Task to complete
What lines in the data below mention the string "this"? Copy them out.

Extracted material
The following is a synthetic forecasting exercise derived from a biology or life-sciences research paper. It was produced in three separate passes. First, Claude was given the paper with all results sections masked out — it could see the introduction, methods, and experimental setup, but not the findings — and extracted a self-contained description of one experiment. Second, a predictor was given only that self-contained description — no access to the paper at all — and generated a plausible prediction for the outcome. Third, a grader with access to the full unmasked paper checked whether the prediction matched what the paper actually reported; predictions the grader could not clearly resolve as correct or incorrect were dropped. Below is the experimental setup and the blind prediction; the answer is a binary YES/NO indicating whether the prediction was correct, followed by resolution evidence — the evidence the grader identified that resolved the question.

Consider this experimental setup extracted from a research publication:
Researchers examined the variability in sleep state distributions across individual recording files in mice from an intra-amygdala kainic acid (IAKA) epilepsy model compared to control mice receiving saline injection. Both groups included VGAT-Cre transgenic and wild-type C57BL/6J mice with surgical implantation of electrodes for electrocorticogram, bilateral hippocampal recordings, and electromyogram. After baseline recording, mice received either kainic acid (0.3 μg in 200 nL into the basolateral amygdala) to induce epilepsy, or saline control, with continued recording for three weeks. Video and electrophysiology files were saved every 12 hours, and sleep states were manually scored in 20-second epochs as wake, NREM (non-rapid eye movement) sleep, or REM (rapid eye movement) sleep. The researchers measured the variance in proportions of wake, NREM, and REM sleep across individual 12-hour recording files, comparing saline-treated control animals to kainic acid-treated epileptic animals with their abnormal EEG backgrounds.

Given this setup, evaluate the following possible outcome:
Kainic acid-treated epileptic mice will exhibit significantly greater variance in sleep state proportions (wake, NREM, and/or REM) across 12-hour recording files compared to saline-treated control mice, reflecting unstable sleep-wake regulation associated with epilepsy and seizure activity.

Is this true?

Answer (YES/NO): NO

Reply to the task
Consider this experimental setup extracted from a research publication:
Given this setup, evaluate the following possible outcome:
Is this true?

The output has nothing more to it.